Aller au contenu

Page:Revue des Deux Mondes - 1900 - tome 157.djvu/788

La bibliothèque libre.
Le texte de cette page a été corrigé et est conforme au fac-similé.

Il fut littéralement atterré. Mais je ne sais pas si ce qui l’agaça le plus ne fut pas de trouver un Français sûr de la supériorité des choses militaires françaises, et affirmant avec fermeté, sans réserve, cette supériorité devant un Anglais représentant la maison Armstrong. Bien entendu, il ne vit pas notre matériel, qui était soigneusement dissimulé. Trois années plus tard, c’est-à-dire en 1894, l’Angleterre devait, sous la pression de ses attachés navals, trop bien renseignés sur nos canons, essayer d’imiter la marine française, en transformant ses canons de 12 et de 15 ; elle a mis plusieurs années, en dépensant beaucoup d’argent, en tâtonnant d’une façon qui n’eût pas été tolérée en France, à faire une transformation coûteuse et qui laissait le matériel ainsi obtenu bien loin de celui que la marine française avait sur ses navires à la fin de 1892.

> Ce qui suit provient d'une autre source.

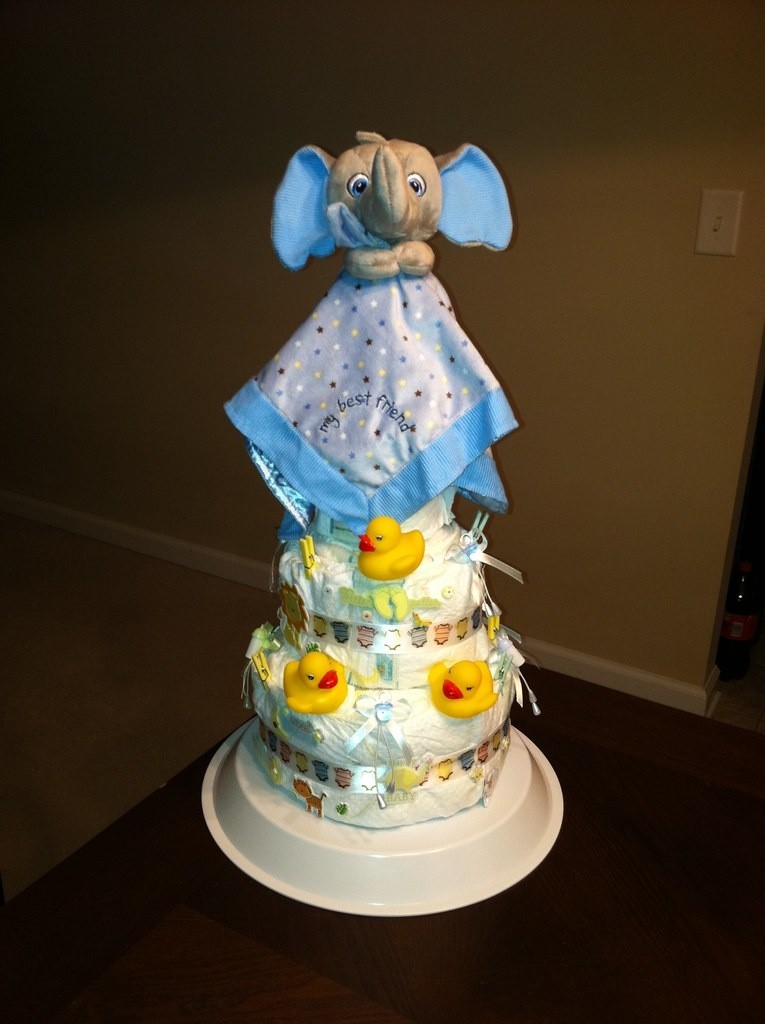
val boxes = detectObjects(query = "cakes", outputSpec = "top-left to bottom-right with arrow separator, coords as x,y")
237,481 -> 544,831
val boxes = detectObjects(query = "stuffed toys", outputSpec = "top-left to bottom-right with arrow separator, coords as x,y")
222,131 -> 519,541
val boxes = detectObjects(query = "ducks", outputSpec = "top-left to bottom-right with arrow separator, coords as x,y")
359,516 -> 425,582
429,660 -> 497,718
283,652 -> 347,716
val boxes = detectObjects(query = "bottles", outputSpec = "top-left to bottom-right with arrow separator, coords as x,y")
715,560 -> 759,680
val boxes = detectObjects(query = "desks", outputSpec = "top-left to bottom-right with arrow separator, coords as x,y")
0,663 -> 765,1024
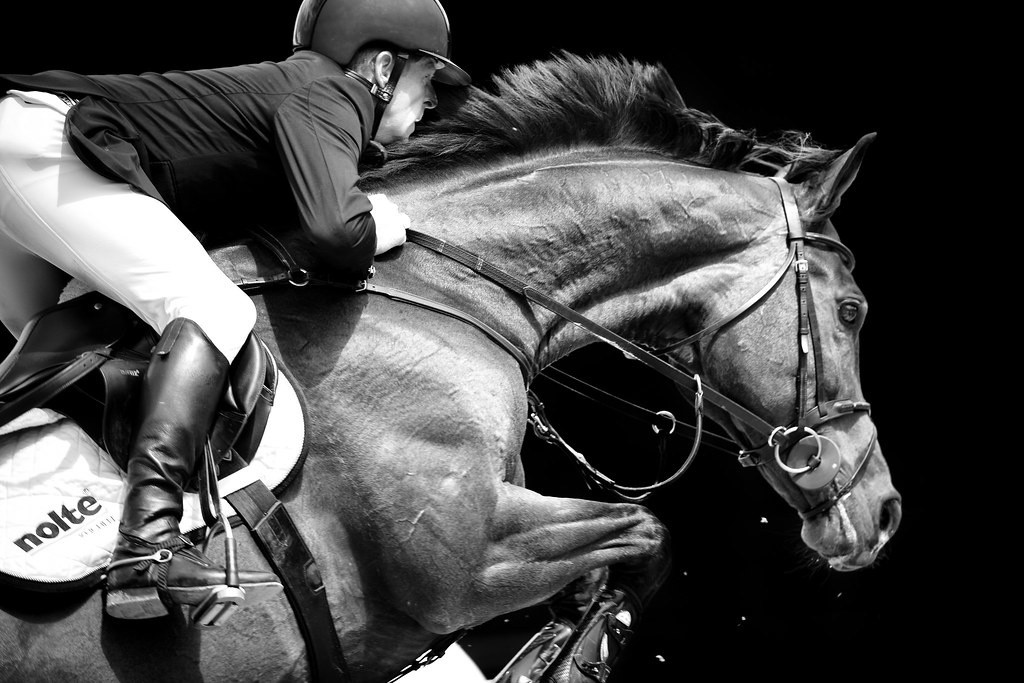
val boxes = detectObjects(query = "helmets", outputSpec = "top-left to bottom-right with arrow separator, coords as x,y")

Nous avons eu l’heureuse chance, en même temps que le devoir, d’affirmer à la tribune, le 28 janvier 1893, les qualités militaires de premier ordre de notre artillerie transformée, sans laisser au député, notre adversaire, d’autre ressource qu’un plaidoyer, dont la phrase du maréchal Lebœuf et des considérations à lui personnelles, à titre d’excuses, forment l’ossature principale, s’il est permis de parler ainsi.

Ce qui se passait en 1891 s’est renouvelé en 1894 à la Chambre (nous avons eu l’honneur de le rappeler au Sénat, le 8 mars 1897) : un autre député n’avait pas craint de dire à la tribune que l’artillerie de la marine française était inférieure à la marine italienne ; et, de nouveau, ce même député, devenu ministre, en 1896, affirmait que les obus chargés en explosifs, de la marine française, étaient inférieurs à ce que possédaient, dans le même genre, toutes les nations étrangères. Les dossiers de la marine étaient pleins de preuves officielles, soigneusement, méthodiquement réunies, constatant la puissance effective de ces mêmes projectiles, que la marine française avait étudiés depuis près de huit années et perfectionnés sans relâche. Ces même dossiers contenaient également des pièces officielles établissant qu’il n’existait rien de comparable, ni d’approchant, hors de la marine française. Après avoir employé toutes les influences, toutes les menaces, tous les moyens, pour nous décourager, nous faire céder ou se débarrasser de nous, on a dû se replier et organiser, faute de mieux, contre nous et les obus de la marine, le complot du silence.